[Spatial question entries]
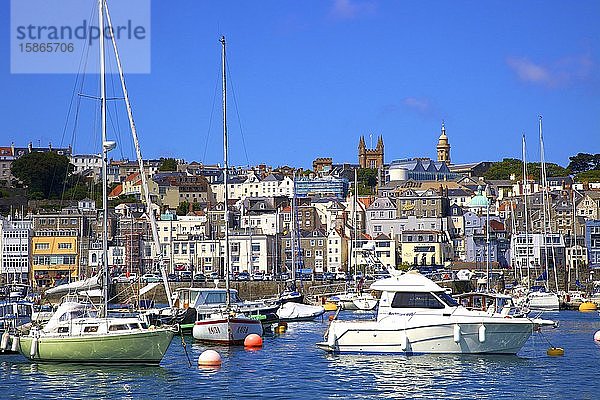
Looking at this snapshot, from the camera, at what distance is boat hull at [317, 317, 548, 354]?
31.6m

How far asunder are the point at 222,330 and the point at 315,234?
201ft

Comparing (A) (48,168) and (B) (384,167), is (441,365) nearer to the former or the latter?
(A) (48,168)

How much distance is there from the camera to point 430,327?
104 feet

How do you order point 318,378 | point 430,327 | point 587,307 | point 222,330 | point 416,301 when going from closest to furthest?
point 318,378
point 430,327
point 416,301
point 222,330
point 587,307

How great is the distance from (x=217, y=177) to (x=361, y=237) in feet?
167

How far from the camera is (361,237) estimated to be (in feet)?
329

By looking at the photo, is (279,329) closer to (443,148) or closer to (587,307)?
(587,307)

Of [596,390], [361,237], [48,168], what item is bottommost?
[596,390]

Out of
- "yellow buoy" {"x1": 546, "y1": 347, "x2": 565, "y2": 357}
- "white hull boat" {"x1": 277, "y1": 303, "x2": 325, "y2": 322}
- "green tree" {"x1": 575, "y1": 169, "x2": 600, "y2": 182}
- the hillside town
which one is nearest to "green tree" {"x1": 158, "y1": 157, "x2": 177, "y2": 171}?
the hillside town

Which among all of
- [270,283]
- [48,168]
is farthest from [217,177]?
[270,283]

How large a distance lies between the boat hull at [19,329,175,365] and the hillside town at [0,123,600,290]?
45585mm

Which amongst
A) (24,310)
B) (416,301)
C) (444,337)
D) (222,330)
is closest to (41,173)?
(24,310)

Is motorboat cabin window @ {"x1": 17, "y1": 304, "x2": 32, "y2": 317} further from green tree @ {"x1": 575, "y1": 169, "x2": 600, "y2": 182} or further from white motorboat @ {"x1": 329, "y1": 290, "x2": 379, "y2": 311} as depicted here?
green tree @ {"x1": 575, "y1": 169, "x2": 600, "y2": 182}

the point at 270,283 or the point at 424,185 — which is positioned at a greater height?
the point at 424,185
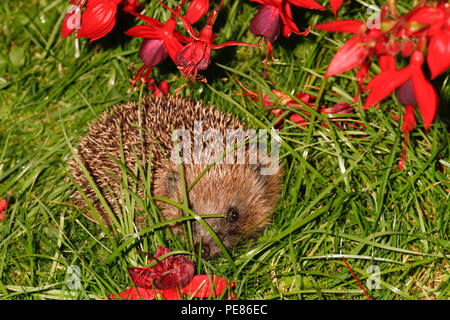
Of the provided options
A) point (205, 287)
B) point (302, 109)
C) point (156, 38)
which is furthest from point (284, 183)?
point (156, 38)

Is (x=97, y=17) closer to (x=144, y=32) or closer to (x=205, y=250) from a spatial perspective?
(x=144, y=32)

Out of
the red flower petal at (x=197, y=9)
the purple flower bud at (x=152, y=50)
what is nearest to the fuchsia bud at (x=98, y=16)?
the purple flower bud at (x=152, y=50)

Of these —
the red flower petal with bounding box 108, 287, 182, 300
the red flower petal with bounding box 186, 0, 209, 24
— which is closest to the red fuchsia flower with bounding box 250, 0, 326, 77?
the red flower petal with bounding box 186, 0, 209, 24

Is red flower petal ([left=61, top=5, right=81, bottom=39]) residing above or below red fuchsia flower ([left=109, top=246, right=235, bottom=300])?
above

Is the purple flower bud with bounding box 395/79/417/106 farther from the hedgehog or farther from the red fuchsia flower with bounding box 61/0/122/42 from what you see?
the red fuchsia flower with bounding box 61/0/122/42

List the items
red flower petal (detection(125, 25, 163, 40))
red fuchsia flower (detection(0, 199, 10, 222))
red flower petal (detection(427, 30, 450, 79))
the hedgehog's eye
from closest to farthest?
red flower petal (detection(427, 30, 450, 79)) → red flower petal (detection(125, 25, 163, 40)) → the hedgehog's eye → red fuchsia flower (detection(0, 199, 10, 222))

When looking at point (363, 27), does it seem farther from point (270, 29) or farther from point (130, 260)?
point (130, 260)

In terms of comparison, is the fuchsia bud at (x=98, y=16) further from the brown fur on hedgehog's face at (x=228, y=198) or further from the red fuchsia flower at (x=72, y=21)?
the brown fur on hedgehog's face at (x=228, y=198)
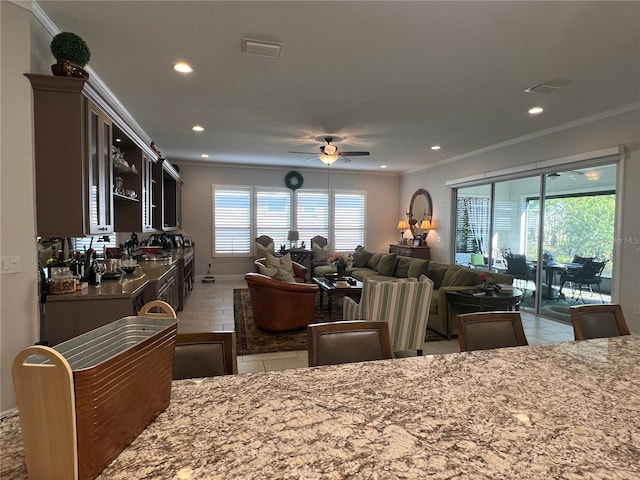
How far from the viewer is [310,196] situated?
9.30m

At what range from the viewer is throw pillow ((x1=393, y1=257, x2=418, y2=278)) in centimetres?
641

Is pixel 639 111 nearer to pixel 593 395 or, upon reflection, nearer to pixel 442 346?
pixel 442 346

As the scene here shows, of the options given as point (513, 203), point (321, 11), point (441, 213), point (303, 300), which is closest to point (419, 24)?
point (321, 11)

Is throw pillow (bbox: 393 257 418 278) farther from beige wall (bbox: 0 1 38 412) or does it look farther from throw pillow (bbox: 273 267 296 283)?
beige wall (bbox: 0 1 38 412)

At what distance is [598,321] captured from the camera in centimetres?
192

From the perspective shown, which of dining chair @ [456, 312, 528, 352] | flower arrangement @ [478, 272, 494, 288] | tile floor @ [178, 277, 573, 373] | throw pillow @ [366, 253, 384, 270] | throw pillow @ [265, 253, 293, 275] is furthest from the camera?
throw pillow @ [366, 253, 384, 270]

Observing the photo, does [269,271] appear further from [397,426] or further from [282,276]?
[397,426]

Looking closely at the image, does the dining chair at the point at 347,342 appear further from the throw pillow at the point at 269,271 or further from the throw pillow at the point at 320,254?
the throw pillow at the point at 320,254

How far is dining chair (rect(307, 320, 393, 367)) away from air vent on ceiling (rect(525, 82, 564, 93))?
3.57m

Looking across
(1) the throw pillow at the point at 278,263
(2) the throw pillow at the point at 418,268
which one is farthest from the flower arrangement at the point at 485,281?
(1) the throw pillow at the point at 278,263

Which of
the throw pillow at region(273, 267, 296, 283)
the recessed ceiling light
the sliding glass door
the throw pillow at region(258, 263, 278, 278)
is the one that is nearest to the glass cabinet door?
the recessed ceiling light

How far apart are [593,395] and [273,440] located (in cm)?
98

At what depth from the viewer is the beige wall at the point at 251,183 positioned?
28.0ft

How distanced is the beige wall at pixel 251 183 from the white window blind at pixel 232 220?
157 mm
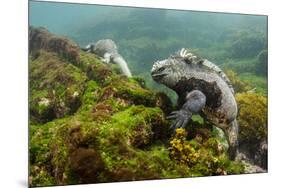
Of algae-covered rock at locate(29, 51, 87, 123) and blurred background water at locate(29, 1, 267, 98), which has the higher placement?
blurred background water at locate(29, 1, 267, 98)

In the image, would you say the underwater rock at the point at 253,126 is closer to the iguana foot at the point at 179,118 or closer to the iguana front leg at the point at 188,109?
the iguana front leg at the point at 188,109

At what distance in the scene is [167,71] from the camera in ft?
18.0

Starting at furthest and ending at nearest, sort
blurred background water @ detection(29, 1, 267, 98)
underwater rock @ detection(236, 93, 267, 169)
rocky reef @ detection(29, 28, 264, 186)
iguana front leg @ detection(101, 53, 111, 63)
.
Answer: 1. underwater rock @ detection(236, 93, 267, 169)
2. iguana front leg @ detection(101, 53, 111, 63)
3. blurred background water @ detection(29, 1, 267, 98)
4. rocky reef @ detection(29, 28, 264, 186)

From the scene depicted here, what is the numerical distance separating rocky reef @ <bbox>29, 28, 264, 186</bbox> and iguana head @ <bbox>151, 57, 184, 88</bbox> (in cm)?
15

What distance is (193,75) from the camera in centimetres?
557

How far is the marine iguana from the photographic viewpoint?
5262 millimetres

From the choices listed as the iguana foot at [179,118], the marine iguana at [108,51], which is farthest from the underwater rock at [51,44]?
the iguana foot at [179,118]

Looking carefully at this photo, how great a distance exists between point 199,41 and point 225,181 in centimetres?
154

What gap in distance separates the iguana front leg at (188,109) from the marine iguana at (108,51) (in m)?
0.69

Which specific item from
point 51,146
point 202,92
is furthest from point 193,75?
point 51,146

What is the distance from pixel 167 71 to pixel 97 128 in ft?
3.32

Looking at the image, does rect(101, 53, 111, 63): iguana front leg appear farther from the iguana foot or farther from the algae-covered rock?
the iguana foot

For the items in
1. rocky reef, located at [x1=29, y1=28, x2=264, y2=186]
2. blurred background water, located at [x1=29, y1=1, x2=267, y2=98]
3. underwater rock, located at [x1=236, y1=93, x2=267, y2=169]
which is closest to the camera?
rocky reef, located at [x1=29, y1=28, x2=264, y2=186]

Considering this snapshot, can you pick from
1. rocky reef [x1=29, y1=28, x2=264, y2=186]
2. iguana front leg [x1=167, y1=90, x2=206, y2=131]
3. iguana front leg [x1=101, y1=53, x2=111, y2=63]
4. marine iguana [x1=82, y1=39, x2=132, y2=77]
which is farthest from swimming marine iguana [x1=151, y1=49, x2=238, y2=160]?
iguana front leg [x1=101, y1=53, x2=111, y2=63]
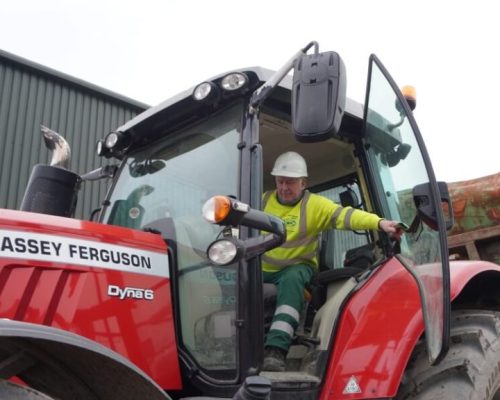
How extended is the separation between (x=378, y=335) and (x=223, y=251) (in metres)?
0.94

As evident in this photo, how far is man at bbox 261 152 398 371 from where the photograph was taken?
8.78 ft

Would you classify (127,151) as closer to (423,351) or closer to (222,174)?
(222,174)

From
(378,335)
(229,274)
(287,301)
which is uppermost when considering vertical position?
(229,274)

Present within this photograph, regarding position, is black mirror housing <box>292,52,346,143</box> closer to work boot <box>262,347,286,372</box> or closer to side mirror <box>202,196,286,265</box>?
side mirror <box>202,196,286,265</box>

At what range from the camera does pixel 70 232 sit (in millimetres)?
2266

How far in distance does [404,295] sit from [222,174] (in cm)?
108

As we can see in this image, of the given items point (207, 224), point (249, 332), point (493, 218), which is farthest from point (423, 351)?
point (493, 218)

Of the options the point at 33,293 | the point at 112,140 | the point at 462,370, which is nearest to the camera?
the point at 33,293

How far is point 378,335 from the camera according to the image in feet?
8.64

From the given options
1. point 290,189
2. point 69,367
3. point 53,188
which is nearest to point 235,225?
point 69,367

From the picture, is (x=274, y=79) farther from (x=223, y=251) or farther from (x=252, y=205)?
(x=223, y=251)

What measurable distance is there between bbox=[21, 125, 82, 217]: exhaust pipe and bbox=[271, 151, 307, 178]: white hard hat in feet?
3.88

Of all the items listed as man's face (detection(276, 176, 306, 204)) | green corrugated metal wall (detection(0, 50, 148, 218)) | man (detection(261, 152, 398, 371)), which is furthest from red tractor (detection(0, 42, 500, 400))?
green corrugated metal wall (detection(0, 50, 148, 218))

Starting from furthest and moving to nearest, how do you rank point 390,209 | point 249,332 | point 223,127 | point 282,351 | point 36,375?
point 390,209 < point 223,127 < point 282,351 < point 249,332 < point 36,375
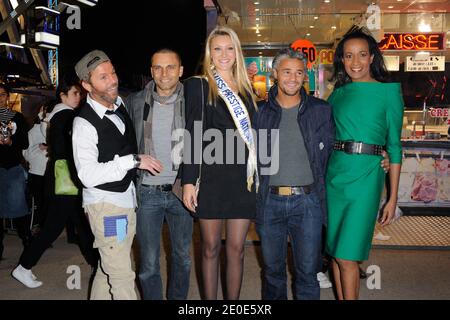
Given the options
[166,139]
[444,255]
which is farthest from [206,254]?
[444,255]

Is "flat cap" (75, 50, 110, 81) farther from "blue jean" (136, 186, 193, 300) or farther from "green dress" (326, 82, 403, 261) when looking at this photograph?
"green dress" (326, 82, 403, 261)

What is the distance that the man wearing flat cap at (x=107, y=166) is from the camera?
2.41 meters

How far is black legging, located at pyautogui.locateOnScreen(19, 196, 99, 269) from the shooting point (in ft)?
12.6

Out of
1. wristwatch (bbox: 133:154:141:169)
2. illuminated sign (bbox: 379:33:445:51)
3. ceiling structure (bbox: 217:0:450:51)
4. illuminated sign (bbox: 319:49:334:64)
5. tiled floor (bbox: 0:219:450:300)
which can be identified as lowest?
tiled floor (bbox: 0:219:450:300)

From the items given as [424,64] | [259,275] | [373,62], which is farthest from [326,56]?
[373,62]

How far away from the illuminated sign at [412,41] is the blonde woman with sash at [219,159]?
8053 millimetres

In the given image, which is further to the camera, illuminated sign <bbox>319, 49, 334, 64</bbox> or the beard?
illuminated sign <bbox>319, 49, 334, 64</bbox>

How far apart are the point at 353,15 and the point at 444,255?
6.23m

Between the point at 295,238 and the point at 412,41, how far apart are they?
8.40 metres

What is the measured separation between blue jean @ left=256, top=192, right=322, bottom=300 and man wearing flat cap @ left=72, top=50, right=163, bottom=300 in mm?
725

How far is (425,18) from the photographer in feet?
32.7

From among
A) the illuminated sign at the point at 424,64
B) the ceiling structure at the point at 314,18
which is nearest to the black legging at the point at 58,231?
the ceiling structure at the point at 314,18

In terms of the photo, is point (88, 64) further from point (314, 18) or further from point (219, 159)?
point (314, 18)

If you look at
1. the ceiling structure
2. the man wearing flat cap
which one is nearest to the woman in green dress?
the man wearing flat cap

TASK REQUIREMENTS:
Copy out again, word for word, the lines from the one holding "List the items" through the one holding "from closest to farthest?", including both of those lines.

THE ANSWER:
List the items
red flower petal (detection(125, 25, 163, 40))
red fuchsia flower (detection(0, 199, 10, 222))
red flower petal (detection(427, 30, 450, 79))
the hedgehog's eye
from closest to farthest?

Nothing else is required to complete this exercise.